Please go here for the dataset (GTZAN music speech collection):

http://marsyas.info/downloads/datasets.html

The zip extract contains four directories viz. music, music_wav, speech, speech_wav. Music and speech directories contains Audacity (.au) files. Directories with _wav appended to the name contains Wave (.wav) file formats.

Mel Spectrogram

Most of audio machine learning tasks convert audio to corresponding Mel spectrograms. A Mel spectrogram is a spectrogram where all frequencies are converted to Mel scale. Mel scale is virtual scale that is based on the perception of audio by humans. On a Mel scale lower frequencies are separated by a much greater Mel distance than higher frequencies. This simulates how humans perceive sound.

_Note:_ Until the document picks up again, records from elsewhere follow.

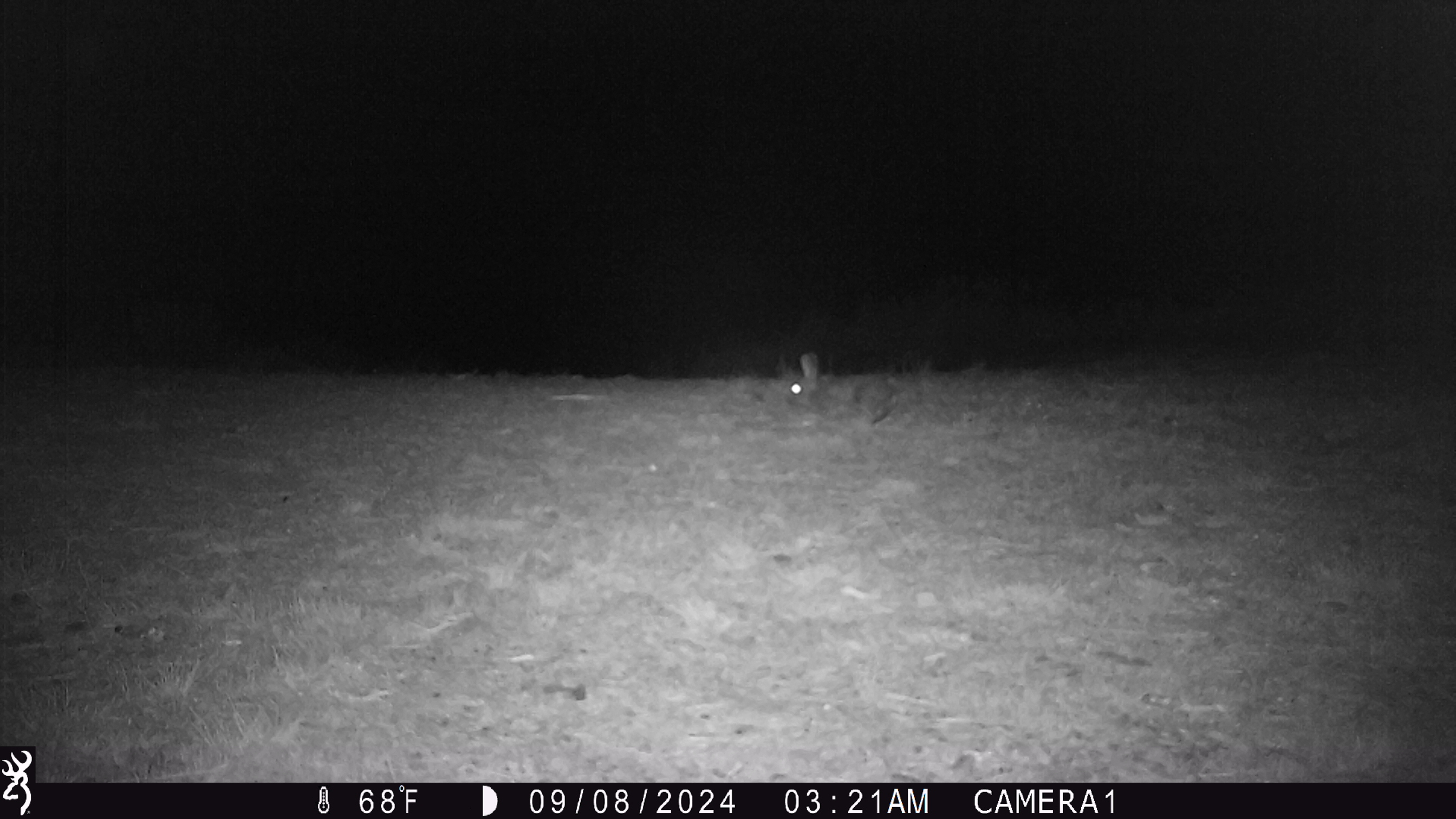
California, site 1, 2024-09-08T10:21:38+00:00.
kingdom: Animalia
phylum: Chordata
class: Mammalia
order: Lagomorpha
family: Leporidae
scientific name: Leporidae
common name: rabbit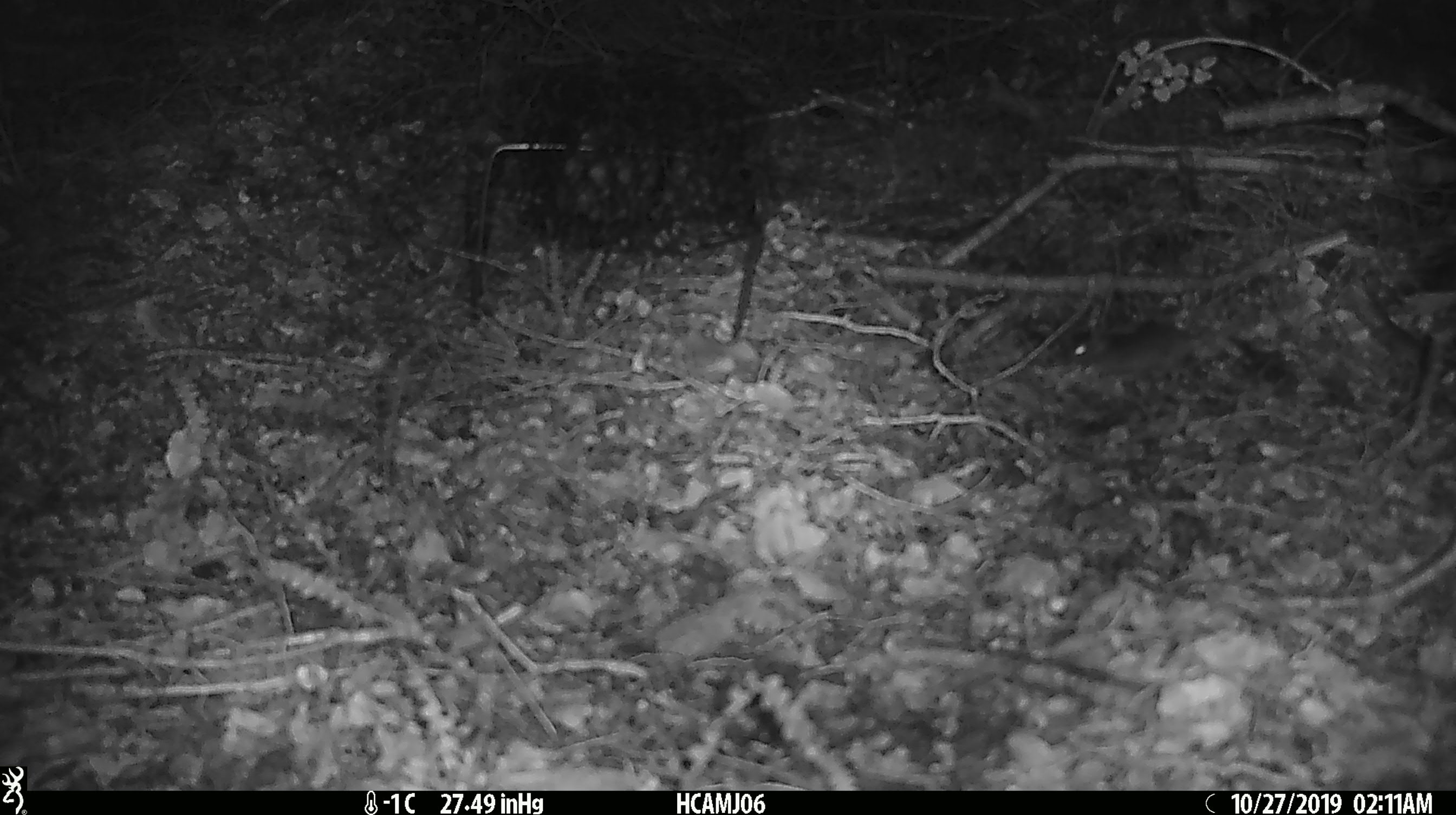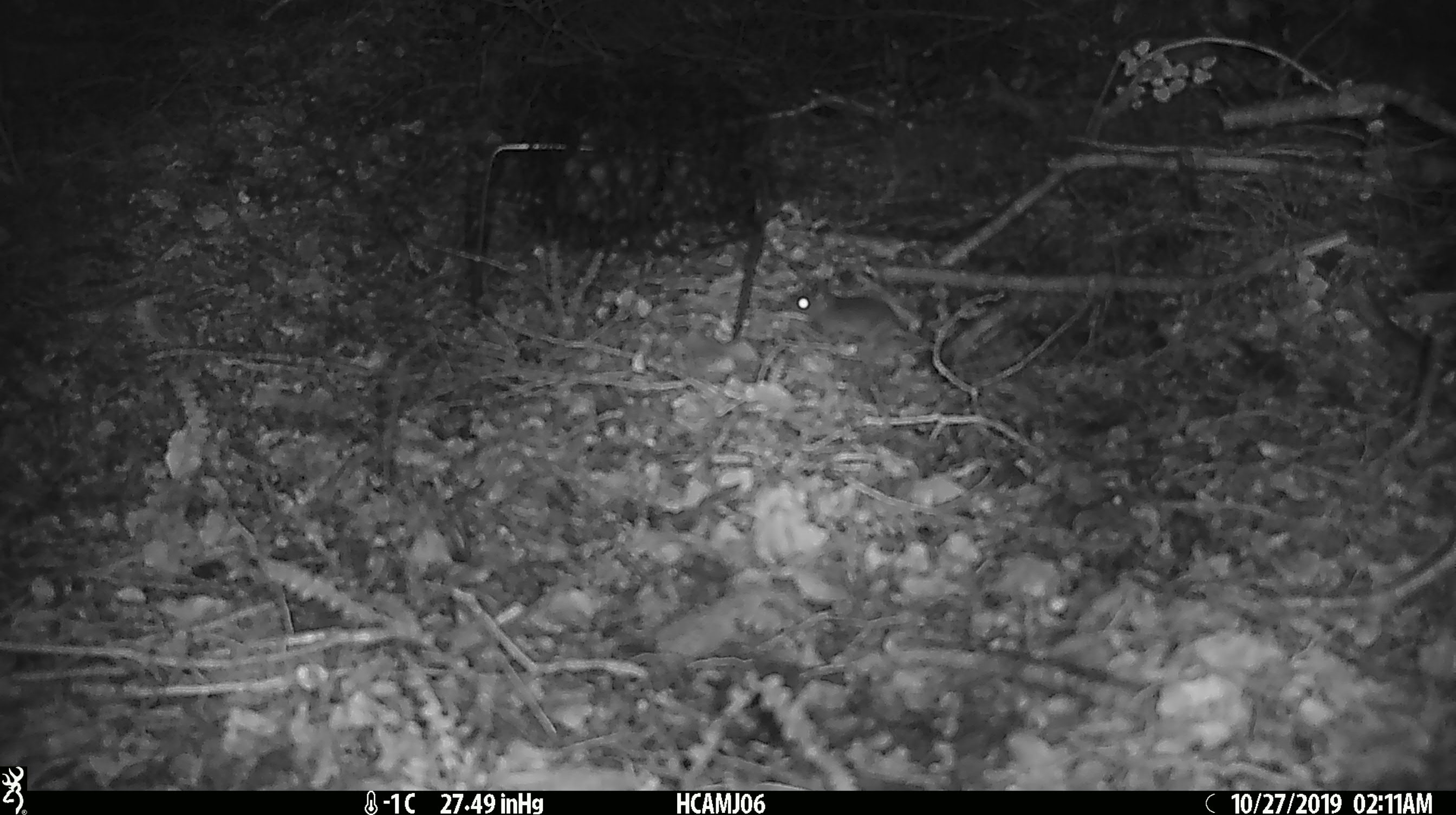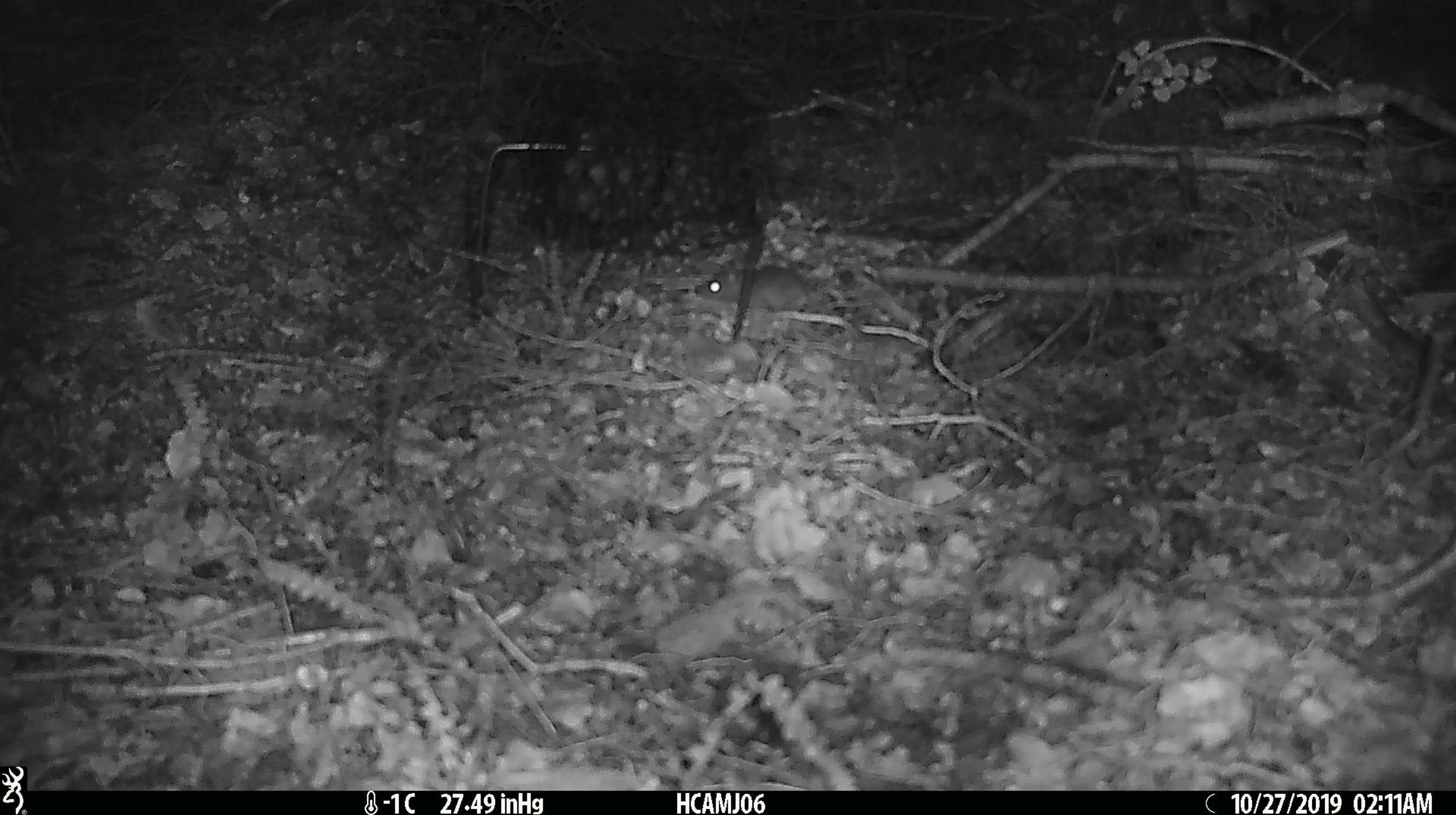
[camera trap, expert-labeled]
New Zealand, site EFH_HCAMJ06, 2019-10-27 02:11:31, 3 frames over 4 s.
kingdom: Animalia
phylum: Chordata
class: Mammalia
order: Rodentia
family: Muridae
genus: Mus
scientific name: Mus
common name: mouse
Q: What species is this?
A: Mouse (Mus).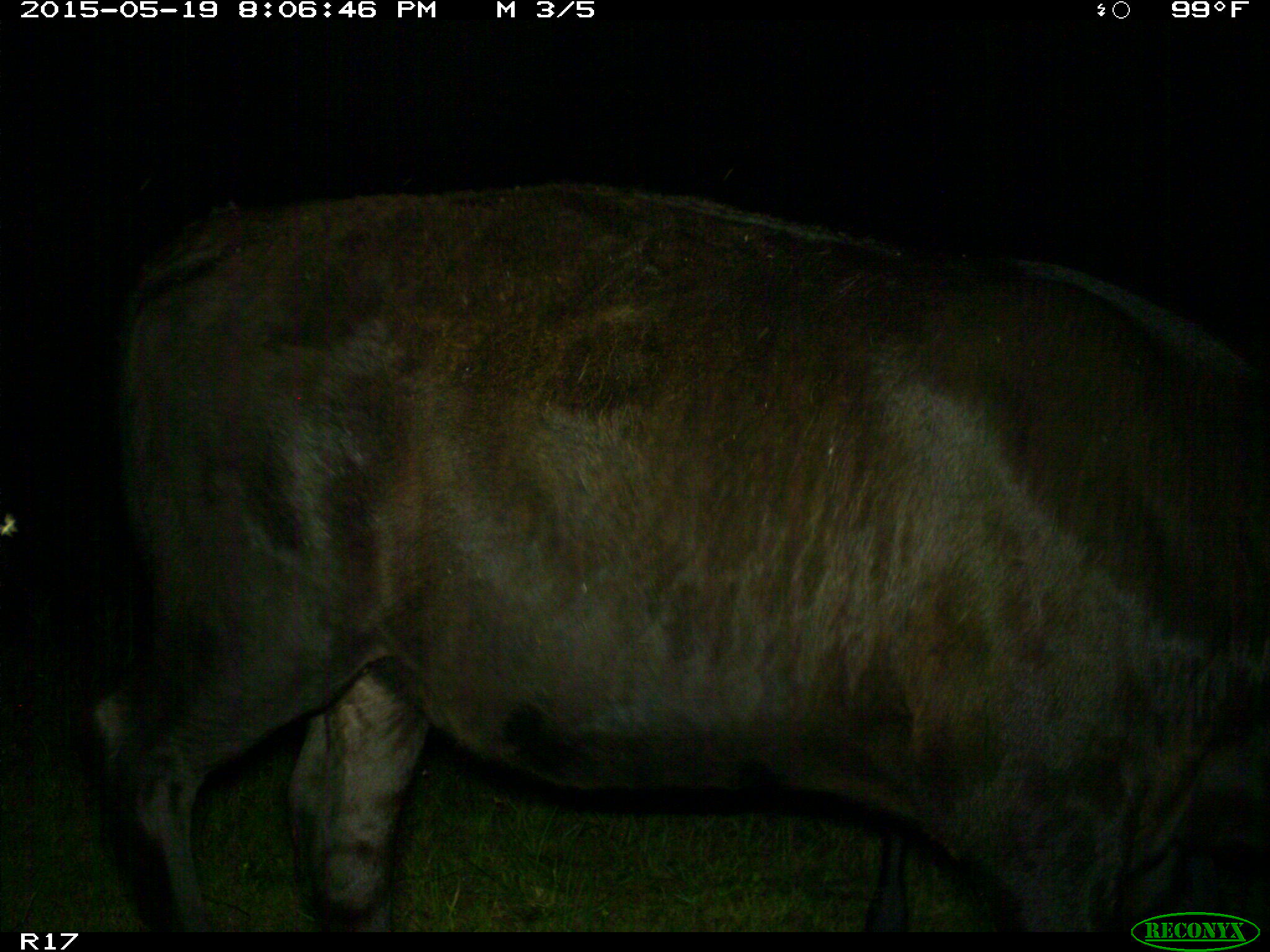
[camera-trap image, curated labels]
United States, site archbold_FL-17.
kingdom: Animalia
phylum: Chordata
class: Mammalia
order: Artiodactyla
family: Bovidae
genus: Bos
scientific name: Bos taurus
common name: domestic cow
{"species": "Bos taurus (domestic cow)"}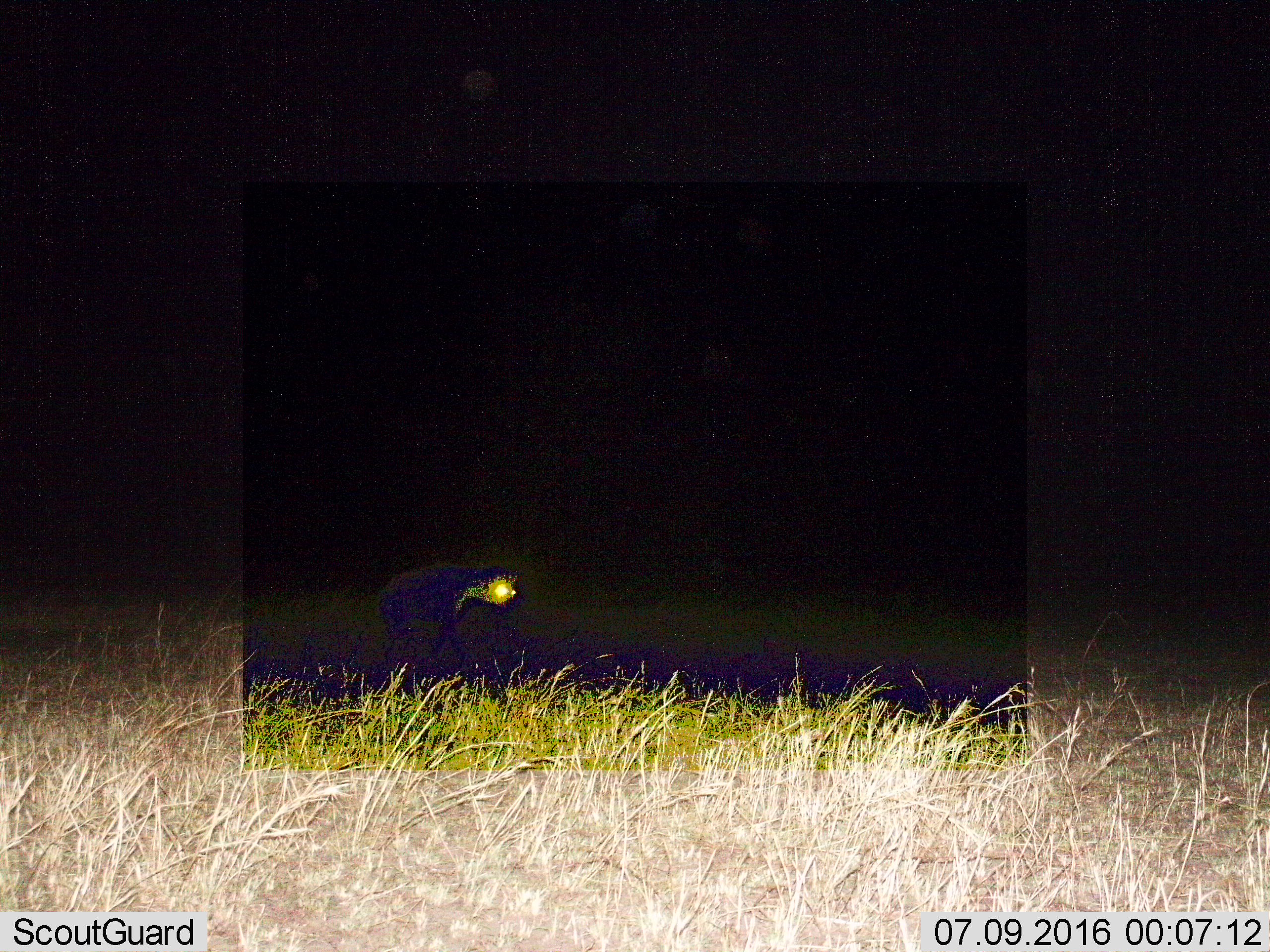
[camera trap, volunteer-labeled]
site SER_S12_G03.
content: unidentified animal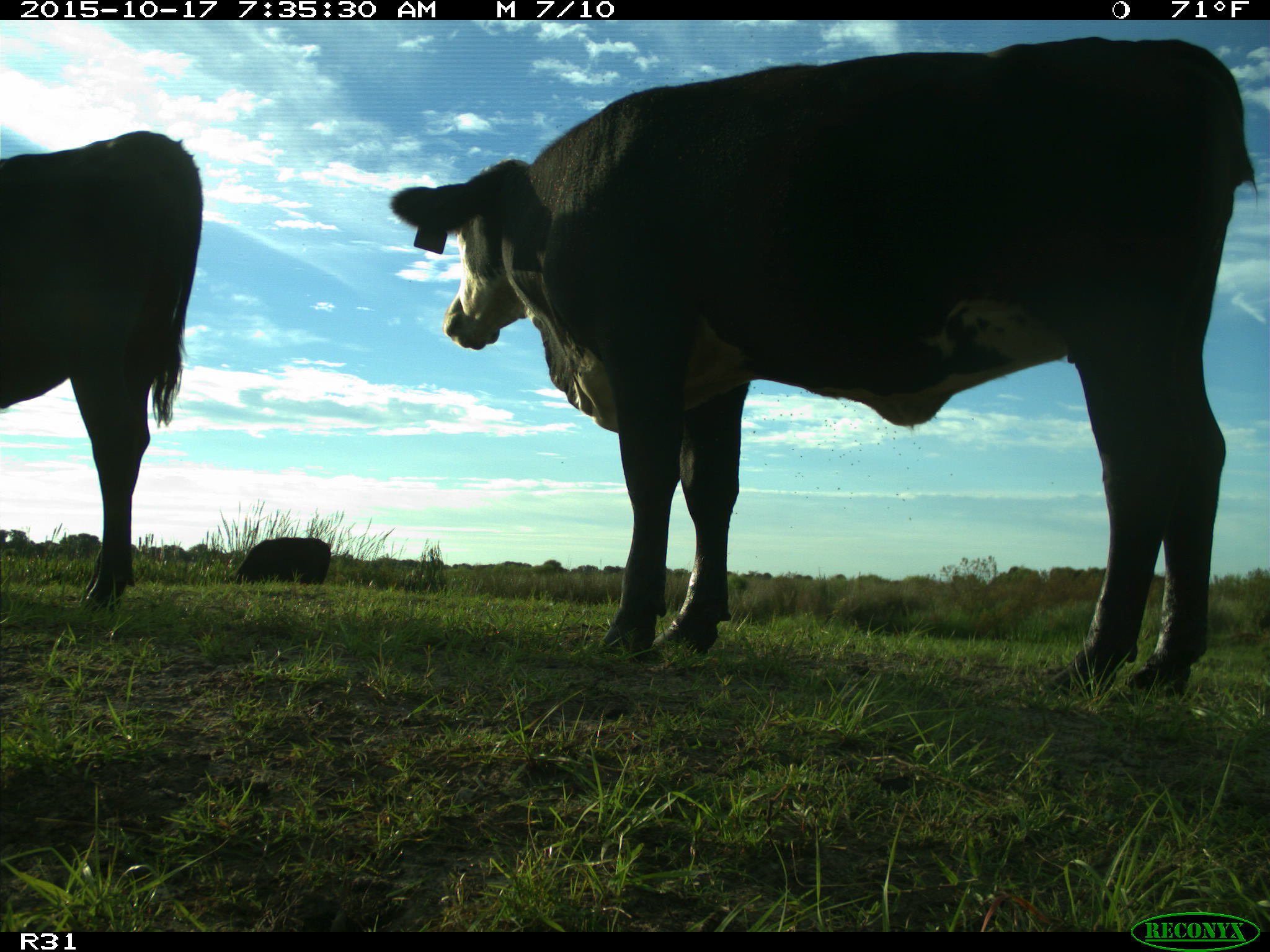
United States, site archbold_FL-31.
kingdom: Animalia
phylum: Chordata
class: Mammalia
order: Artiodactyla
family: Bovidae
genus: Bos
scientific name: Bos taurus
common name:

We will not go into too much details here because the good people who made ‘librosa’ gave us a one liner to convert sound to Mel frequencies. Let’s plot a Mel spectrogram next. We will use matplotlib for the plotting part.

Let’s define a function to get a random file from the directory.

def get_random_filename(self, dirname):
  files = glob.glob(dirname + '/*')
  return random.sample(files, k=1)[0]

Next let’s define a function to accept an array of files and draw the Mel spectrograms for all of them.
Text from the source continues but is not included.